Debatably, two of the largest issues facing hospitals are enhancing worker productivity and reducing human error (Ho, 2012). As most hospitals prohibit mobile phones, communication amongst health professionals occurs with fixed telephones; information is made available through desktop or fixed computers. Time spent on these devices could be more effectively spent with patients. Increased mobility—supported by mobile devices that provide secure access to real time data—for hospital staff means increased productivity, better and faster patient care, and ultimately enhanced patient outcomes (Ho, 2012).

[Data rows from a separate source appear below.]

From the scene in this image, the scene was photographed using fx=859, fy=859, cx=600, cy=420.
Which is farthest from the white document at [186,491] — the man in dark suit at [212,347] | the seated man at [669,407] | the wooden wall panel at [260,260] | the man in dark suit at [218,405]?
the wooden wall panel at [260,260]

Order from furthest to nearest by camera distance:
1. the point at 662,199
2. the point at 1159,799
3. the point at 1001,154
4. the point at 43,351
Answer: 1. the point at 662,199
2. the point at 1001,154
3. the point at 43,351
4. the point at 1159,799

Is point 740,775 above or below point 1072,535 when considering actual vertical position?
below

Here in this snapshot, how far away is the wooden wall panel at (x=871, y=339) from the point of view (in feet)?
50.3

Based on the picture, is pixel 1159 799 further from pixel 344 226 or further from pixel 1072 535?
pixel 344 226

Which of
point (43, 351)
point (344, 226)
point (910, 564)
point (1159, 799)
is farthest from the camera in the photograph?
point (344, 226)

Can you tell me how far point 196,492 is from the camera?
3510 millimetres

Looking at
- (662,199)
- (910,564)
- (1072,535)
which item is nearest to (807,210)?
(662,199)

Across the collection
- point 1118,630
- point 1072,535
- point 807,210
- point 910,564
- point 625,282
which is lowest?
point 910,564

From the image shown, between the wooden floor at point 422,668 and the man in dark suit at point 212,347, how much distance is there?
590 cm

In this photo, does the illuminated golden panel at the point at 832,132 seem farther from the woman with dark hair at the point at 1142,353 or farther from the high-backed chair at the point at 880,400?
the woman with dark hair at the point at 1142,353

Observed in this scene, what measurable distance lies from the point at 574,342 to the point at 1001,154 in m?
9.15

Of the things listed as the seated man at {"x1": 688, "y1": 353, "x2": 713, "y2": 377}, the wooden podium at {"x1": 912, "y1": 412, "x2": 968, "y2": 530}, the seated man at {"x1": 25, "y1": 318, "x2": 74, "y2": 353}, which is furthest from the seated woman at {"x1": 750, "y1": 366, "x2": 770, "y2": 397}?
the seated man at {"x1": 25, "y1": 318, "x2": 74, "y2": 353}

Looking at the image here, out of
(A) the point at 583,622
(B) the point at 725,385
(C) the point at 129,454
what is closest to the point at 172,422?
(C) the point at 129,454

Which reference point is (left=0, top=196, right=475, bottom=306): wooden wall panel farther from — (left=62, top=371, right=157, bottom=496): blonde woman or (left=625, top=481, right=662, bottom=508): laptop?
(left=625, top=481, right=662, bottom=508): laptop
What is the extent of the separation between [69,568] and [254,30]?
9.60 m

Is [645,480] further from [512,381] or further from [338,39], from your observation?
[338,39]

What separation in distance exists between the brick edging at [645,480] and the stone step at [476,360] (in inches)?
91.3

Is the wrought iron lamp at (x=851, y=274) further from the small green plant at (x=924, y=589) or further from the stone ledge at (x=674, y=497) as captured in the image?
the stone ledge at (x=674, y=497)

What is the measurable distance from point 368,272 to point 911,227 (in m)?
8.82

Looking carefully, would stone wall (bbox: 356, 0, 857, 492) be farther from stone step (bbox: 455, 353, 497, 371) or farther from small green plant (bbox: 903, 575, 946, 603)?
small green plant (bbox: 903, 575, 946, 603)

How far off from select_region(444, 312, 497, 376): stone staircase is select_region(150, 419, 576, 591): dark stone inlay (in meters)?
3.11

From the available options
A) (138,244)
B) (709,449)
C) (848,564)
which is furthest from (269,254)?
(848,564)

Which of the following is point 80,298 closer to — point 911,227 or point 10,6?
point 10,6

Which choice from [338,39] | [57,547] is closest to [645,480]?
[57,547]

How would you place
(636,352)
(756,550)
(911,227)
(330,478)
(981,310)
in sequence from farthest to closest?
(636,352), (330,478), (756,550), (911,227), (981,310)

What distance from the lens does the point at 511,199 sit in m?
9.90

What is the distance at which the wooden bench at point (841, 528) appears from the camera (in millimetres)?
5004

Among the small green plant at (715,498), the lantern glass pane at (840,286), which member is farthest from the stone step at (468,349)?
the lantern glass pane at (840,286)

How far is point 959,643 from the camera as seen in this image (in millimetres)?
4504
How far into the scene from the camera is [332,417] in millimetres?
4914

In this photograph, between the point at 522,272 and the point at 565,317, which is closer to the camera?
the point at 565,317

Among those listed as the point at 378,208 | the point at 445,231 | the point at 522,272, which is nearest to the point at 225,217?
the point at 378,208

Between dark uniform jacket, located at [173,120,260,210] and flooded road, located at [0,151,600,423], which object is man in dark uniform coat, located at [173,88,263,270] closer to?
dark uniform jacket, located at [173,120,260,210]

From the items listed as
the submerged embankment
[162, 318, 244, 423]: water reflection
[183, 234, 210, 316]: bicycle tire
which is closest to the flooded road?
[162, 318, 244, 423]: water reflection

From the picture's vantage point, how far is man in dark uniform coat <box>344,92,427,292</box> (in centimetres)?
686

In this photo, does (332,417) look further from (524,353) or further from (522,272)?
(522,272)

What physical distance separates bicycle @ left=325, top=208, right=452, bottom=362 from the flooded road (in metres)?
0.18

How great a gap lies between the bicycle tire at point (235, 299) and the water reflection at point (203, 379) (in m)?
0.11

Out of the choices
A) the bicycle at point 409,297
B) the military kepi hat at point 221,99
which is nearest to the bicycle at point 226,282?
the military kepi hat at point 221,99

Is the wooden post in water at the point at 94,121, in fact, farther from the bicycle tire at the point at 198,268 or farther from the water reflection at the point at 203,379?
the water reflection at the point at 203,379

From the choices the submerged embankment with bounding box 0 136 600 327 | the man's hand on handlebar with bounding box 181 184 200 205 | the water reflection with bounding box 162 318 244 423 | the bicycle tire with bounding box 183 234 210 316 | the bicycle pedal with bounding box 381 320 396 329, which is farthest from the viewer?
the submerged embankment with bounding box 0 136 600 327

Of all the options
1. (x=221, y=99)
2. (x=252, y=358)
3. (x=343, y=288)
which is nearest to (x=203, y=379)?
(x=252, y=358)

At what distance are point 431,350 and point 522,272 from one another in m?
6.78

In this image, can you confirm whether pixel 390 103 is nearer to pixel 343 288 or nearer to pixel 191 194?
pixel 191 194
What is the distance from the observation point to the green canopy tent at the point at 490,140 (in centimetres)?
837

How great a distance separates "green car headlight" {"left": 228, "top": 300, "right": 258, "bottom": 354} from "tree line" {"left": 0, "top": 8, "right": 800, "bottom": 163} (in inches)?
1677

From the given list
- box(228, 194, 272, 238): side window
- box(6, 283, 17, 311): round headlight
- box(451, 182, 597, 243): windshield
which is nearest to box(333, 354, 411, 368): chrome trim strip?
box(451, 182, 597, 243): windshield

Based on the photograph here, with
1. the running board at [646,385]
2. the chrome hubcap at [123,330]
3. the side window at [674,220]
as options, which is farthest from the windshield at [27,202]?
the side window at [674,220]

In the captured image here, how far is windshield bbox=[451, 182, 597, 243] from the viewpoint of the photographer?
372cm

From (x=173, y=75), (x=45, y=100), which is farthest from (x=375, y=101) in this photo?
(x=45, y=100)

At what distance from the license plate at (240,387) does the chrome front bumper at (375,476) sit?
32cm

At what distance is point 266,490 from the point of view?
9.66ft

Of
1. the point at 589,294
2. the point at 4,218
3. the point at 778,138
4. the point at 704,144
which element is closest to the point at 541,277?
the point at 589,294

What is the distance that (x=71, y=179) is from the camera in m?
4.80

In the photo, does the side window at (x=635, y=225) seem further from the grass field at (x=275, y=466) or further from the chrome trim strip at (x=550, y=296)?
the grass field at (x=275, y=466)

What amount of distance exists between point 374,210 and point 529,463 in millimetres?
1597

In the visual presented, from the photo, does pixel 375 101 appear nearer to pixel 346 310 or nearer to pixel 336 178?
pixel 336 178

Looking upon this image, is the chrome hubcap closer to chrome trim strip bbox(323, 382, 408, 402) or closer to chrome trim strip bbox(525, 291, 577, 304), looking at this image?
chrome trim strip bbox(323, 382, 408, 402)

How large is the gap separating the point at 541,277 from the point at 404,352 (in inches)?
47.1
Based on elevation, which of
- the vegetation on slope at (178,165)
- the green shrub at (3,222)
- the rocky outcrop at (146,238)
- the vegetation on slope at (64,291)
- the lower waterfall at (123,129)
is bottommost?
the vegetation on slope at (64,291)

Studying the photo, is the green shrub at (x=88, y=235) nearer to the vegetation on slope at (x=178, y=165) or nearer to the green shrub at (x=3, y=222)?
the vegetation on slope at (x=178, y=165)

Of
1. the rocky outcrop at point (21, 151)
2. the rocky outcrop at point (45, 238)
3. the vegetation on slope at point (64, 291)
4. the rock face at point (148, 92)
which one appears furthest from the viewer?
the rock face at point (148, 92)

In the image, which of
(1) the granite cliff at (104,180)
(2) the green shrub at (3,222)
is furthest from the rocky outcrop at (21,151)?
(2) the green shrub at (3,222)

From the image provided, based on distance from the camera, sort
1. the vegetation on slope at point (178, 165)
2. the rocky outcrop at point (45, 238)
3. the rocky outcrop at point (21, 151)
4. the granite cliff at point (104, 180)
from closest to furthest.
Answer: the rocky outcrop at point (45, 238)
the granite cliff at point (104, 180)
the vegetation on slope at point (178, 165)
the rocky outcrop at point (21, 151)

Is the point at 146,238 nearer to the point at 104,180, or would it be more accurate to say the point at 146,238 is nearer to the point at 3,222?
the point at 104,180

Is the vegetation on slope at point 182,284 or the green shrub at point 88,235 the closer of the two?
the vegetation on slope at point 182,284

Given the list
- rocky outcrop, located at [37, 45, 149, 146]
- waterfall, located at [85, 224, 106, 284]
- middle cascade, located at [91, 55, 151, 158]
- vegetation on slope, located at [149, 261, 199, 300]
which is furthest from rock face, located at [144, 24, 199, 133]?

Conversely, RFID technology has only begun to be explored in Australian hospitals (Chowdhry & Khosla, 2007) since 2006, typically with vendor driven implementations that suited the cost-benefit analysis of hospitals (Chen, Wu, Su, & Yang, 2008). However, as endorsed by the literature during the time (For example, see Cox, 2008; Lee & Shim, 2007) for continued use of this technology and its adoption, there was a need for eliciting socio-technical factors that may be pertinent (Unnithan, Smith & Fraunholz, 2009).